# [Texto proporcionado]

***

Dice don Benito Pérez Galdós que Imagen de la vida es la novela, y el arte de componerla estriba en reproducir los caracteres humanos, la pasiones, las debilidades, lo grande y lo pequeño, las almas y las fisonomías, todo lo espiritual y lo físico que nos constituye y nos rodea, y el lenguaje, que es la marca de raza, y las viviendas, que son el signo de familia, y la vestidura, que diseña los últimos trazos externos de la personalidad[1], y parece es el problema en que se ha debatido sin duda al interior del infierno avizorado por Jorge Eliécer Pardo, para volver al mito, de una historia, de pronto fundamentado en la realidad, pero lo que si es real es la sociedad presente como materia novelable[2] —también expresión de Pérez Galdós— para entender el intríngulis de nuestras sociedades que se debaten en un mórbido temperamento apreciado y sin consideración a detenerse. No enseña la orilla para vadear el bote ni el faro con su luz roja que mancha, nos hace huir de esa orilla para continuar a la deriva por el centro de este río, el gran río de nuestra historia, en un castigo perenne.

***

# [Información registrada]
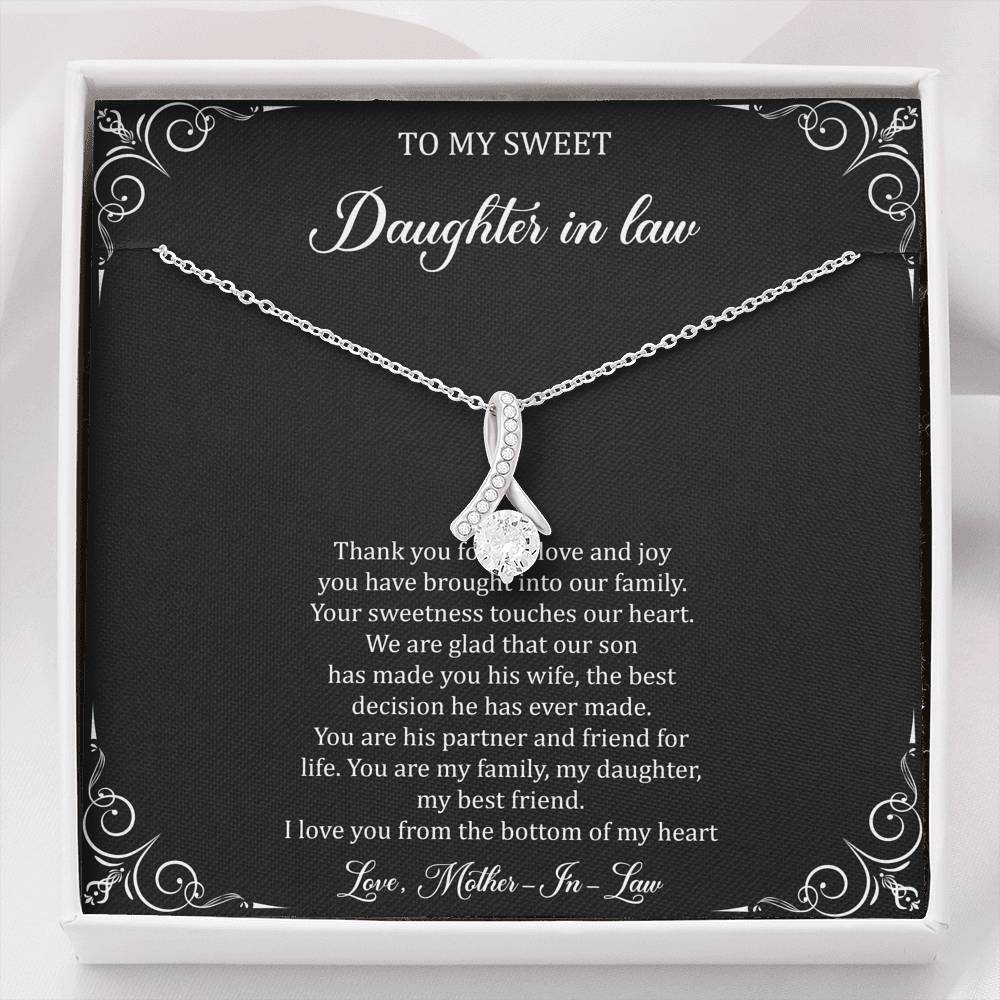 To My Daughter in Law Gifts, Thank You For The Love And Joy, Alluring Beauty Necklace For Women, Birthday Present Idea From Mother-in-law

***

# [Instrucciones de la tarea]
Traduce al italiano esta oración del texto proporcionado: «No enseña la orilla para vadear el bote ni el faro con su luz roja que mancha, nos hace huir de esa orilla para continuar a la deriva por el centro de este río, el gran río de nuestra historia, en un castigo perenne.»

# [Solución de la tarea]
Non mostra la riva per guadare la barca né il faro con la sua luce rossa che macchia, ci fa fuggire da quella riva per continuare alla deriva nel centro di questo fiume, il grande fiume della nostra storia, in un castigo perenne.